While The Wallflowers worked on Red Letter Days, they recorded a cover of The Beatles' 1965 song "I'm Looking Through You" for the soundtrack to the 2001 film I Am Sam. The soundtrack was released on January 8, 2002. The first single from the Red Letter Days, "When You're On Top," was released to radio on August 16, 2002. A music video directed by Marc Webb was next. After a few false starts, Red Letter Days was released on November 5, 2002. The album was met with mixed to positive reviews. Many critics noted the harder rock sound and catchy melodies used throughout the album. Commercial performance was relatively mixed as well, peaking at No.32 on the Billboard 200. Around the time Red Letter Days was released, The Wallflowers embarked on a monthlong U.S. tour ending in December. After another U.S. tour in January 2003, The Wallflowers toured in several European countries in February including Spain, Italy, Germany, and Great Britain. After the tour, The Wallflowers' drummer since 1995, Mario Calire announced he was parting ways with the band.

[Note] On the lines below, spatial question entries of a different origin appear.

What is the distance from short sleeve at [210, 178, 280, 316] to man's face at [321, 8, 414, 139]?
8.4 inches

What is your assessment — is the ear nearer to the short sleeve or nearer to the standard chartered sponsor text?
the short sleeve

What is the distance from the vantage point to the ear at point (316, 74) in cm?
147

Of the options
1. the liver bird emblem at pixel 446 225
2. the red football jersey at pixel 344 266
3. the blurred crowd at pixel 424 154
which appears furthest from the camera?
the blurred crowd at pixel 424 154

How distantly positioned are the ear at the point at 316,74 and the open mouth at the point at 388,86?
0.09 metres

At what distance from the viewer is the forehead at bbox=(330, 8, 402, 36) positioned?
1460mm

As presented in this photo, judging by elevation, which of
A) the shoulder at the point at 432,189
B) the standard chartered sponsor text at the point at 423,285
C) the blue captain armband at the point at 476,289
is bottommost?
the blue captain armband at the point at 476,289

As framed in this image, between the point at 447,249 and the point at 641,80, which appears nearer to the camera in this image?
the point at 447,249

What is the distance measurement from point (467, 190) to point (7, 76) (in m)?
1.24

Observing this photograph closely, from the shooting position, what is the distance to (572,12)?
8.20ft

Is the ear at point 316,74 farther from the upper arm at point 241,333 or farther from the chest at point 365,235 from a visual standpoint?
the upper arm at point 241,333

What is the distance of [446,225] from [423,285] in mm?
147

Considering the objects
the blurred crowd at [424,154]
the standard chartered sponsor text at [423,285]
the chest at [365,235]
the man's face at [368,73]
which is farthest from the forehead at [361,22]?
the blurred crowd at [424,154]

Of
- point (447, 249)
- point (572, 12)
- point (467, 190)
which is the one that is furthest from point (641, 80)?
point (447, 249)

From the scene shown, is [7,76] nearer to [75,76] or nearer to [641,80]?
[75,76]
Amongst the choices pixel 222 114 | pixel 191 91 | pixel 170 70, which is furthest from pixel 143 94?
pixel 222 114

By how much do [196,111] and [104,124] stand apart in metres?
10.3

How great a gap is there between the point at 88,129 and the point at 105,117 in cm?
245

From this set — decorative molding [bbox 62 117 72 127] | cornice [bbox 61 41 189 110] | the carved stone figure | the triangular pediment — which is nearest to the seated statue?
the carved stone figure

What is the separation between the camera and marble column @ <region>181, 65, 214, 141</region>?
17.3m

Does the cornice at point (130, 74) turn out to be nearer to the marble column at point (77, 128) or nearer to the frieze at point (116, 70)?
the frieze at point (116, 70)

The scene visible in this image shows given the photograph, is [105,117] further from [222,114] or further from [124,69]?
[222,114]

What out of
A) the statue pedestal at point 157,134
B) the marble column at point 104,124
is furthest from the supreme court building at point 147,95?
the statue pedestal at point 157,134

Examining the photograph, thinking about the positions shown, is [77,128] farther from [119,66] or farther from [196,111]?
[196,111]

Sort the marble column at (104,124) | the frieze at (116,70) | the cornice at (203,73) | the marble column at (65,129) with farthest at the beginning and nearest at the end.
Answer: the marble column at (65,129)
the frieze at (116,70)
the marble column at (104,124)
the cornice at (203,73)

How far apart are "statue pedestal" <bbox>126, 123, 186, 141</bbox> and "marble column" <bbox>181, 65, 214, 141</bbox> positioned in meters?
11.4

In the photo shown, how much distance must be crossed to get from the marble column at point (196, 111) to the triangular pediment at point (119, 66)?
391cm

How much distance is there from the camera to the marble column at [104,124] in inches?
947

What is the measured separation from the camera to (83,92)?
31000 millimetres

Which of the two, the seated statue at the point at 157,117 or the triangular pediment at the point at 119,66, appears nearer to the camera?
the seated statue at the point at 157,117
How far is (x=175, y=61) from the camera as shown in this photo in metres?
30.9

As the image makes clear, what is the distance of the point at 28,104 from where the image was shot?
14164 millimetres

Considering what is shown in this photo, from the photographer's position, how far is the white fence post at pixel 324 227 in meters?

In 2003, The Wallflowers were featured on the soundtrack for the film American Wedding. The band recorded a cover of Van Morrison's 1970 song "Into the Mystic". The film's music department weren't able to secure the licensing rights to use Morrison's version so they enlisted The Wallflowers to cover the song. Both versions of the song however, were featured in the film.

===2004–2005: Rebel, Sweetheart===
In July 2004, The Wallflowers began to record their fifth album, Rebel, Sweetheart. This time the band decided to record in Atlanta, where their producer for the album, Brendan O'Brien, is based. O'Brien also contributed on guitar. Fred Eltringham joined The Wallflowers as their drummer. Jakob Dylan wrote the songs and keyboardist Rami Jaffee said, "What I did notice is that kind of upbeat song with some pretty scary lyrics." Dylan painted the album's cover art himself.

On October 14, 2004, Enjoy Every Sandwich: The Songs of Warren Zevon, a Warren Zevon tribute album, was released. The Wallflowers covered Zevon's 1978 song "Lawyers, Guns and Money on it." In promotion of the album, The Wallflowers performed "Lawyers, Guns and Money" on the Late Show with David Letterman with Zevon's son, Jordan, on October 12, 2004. On October 31, 2004, The Wallflowers were flown via military transport plane to the USS John C. Stennis aircraft carrier in the middle of the Pacific Ocean to perform for the returning troops.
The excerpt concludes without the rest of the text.